It was just very difficult for me to be compassionate when I was in a situation where I didn't have space, so, to some extent, I had no choice but to witness every behavior that was going on. Typically, I don't care how obsessive or ritualistic one is (we all have certain "isms"), but after two months of living in a one-room studio and witnessing the behavior daily, I felt out of control. I couldn't change it, because I really had nowhere else to go... so, I became judgmental, because I didn't know how to handle it.

What I know, though, is as judgmental as I can be towards others, it's nothing compared to the judgment I put on myself each day. I hope my character defects are not going to cost me the friendship, but it might. This is typically when I'd repeatedly call myself a stupid fucking idiot bitch , which I've already done, but, for today, I'll try to keep the bashing to a minimum.

All I can do is try to do better the next time. Live and learn, I guess.

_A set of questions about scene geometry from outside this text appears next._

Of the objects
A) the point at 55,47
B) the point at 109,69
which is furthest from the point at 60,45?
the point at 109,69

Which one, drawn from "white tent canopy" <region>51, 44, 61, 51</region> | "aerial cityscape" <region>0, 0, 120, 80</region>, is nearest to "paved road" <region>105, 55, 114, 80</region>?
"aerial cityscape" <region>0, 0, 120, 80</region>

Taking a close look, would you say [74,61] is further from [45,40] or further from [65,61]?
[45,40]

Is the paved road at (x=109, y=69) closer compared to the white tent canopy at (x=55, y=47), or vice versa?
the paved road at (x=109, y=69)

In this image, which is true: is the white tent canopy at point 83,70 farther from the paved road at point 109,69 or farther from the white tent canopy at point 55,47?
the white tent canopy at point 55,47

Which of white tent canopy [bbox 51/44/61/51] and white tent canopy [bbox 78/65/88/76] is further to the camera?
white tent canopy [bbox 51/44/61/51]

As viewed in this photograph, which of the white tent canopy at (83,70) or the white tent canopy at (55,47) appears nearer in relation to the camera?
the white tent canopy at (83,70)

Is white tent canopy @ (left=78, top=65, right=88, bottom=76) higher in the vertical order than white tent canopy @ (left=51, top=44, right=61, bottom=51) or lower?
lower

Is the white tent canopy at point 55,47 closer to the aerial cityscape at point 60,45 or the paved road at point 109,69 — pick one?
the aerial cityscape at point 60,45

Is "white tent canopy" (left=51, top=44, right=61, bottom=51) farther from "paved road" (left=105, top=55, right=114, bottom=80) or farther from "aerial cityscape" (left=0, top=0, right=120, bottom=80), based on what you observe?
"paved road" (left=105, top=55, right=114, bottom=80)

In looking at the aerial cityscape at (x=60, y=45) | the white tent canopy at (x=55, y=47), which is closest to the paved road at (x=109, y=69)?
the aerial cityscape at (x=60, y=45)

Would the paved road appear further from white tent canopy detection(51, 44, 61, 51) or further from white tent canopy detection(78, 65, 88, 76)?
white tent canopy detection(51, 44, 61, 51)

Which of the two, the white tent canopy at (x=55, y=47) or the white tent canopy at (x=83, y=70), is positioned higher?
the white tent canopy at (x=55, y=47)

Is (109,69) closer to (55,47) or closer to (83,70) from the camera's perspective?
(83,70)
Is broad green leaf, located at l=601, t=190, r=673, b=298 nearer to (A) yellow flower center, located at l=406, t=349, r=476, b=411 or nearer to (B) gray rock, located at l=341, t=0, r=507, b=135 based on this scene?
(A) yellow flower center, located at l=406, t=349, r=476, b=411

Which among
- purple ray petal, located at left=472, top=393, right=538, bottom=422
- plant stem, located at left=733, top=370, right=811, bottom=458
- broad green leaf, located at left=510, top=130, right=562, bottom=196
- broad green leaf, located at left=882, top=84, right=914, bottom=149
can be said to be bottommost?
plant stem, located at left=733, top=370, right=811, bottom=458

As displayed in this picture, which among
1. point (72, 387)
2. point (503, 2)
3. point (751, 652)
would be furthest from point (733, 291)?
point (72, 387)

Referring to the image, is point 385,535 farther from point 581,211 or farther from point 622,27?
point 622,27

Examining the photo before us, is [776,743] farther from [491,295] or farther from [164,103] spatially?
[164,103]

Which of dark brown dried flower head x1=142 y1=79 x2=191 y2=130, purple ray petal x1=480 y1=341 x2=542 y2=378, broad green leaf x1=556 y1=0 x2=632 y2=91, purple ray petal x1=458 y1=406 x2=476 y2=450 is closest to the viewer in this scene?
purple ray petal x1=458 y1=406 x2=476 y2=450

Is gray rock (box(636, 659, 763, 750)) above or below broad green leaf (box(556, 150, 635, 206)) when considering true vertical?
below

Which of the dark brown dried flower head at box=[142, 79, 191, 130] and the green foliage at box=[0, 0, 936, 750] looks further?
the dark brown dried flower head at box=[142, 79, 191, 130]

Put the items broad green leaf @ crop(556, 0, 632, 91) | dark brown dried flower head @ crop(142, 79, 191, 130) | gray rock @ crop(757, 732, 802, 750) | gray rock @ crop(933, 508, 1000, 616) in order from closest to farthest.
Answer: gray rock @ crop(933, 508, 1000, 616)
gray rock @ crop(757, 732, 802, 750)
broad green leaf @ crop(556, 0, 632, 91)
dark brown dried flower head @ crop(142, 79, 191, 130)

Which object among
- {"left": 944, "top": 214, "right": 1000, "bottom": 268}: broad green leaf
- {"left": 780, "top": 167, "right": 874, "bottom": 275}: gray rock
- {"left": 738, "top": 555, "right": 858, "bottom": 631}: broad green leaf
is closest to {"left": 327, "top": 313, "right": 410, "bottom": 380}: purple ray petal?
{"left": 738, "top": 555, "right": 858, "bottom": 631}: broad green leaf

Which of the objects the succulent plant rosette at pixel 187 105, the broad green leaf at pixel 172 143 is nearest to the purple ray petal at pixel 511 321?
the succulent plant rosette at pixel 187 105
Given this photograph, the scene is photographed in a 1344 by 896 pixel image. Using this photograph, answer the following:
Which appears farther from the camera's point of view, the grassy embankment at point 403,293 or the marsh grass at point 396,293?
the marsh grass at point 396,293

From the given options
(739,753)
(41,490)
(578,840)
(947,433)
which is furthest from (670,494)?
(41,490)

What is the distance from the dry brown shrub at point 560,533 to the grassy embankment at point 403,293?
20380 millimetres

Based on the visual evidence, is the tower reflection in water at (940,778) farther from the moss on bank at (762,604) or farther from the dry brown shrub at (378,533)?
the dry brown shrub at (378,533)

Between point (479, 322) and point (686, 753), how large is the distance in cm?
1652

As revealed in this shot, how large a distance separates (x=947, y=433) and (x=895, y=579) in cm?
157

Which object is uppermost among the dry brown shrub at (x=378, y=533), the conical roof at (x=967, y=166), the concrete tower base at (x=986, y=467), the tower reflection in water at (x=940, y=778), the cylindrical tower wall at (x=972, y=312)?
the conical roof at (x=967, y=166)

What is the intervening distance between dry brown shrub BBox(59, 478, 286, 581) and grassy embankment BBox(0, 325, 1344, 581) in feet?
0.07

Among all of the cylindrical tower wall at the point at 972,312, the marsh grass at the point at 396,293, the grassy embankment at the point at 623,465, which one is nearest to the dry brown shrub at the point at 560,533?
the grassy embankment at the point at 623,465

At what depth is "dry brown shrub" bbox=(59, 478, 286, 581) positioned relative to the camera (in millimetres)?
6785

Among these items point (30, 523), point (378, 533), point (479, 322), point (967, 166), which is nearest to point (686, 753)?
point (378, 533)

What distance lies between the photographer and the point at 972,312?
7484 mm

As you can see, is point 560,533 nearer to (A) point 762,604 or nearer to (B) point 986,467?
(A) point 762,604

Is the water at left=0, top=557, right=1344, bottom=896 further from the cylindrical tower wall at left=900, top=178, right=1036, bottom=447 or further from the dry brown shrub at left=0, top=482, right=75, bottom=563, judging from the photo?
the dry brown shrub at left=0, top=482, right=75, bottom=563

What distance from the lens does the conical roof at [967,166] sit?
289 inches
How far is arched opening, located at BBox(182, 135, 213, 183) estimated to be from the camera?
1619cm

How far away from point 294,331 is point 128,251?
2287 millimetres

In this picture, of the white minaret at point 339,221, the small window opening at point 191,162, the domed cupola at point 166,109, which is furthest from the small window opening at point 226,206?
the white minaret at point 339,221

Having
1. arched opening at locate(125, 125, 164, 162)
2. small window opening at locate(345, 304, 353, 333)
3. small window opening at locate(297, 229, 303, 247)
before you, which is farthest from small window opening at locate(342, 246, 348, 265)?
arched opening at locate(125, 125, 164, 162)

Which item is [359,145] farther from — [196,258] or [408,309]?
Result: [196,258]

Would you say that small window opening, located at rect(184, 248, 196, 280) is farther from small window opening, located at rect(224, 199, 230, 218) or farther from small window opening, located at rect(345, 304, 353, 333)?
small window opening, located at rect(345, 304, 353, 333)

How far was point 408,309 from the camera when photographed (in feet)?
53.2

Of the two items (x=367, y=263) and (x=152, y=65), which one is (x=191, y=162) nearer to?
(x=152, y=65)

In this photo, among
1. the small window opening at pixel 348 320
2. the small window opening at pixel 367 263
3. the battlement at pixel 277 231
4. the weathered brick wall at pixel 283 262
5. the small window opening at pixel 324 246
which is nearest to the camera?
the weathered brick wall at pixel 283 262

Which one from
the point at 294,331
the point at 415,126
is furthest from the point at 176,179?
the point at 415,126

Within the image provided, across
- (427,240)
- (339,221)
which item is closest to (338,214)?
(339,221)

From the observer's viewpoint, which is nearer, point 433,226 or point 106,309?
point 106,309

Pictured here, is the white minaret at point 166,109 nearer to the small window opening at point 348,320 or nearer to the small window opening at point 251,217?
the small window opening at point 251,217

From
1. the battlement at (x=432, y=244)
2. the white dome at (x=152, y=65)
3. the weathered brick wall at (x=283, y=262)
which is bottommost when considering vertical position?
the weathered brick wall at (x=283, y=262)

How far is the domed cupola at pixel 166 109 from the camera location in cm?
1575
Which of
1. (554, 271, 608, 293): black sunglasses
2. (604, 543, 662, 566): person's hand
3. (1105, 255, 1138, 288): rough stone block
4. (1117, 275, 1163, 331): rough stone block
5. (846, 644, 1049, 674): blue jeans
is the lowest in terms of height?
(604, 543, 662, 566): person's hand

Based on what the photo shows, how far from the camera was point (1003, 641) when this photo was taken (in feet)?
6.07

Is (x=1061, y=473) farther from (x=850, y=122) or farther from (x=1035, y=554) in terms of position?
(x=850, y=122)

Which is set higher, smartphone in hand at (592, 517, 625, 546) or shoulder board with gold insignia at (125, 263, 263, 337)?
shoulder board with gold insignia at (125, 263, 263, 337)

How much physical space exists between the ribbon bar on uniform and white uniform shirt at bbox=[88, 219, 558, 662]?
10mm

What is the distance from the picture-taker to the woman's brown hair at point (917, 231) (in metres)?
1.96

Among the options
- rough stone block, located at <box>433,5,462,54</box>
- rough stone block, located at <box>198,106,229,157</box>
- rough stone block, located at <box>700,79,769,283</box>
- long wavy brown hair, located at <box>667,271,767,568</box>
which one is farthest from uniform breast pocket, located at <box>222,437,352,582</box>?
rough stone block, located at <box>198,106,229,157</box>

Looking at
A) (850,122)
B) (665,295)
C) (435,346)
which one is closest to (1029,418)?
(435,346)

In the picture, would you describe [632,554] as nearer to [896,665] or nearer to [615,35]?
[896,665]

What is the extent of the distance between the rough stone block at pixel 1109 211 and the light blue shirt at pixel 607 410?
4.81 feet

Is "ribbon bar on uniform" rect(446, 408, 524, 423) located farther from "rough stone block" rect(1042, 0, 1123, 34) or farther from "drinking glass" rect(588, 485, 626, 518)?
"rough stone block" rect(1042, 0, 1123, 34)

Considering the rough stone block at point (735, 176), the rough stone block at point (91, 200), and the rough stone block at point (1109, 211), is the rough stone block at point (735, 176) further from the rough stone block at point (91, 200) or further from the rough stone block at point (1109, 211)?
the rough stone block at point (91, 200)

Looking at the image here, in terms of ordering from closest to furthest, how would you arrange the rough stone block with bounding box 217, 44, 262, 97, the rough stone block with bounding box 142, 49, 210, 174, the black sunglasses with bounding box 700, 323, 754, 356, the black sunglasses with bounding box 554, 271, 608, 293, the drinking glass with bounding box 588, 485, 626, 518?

For today... progress, not perfection... not only in actions, but also, in attitudes.

3 comments:

The Thrifty Book Nerd said...

You are right. Progress not perfection. Sometimes we want to be perfect but all we need is to be ourselves. Thanks for coming to my spot. I've been following you for awhile. Your blog has given me many great articles and posts. Thanks a bunch!!!

Unknown said...

oh I'm sorry. I have done things like that and you feel sick to your stomach wishing you could undo it. But yeah, you have to forgive yourself and learn what you can from it.

Wrapped up in Life said...

Progress, not perfectio is the mantra of life. And forgiveness is the gift of the wise.

I hope things turn out for you, and that understanding encompasses all sides.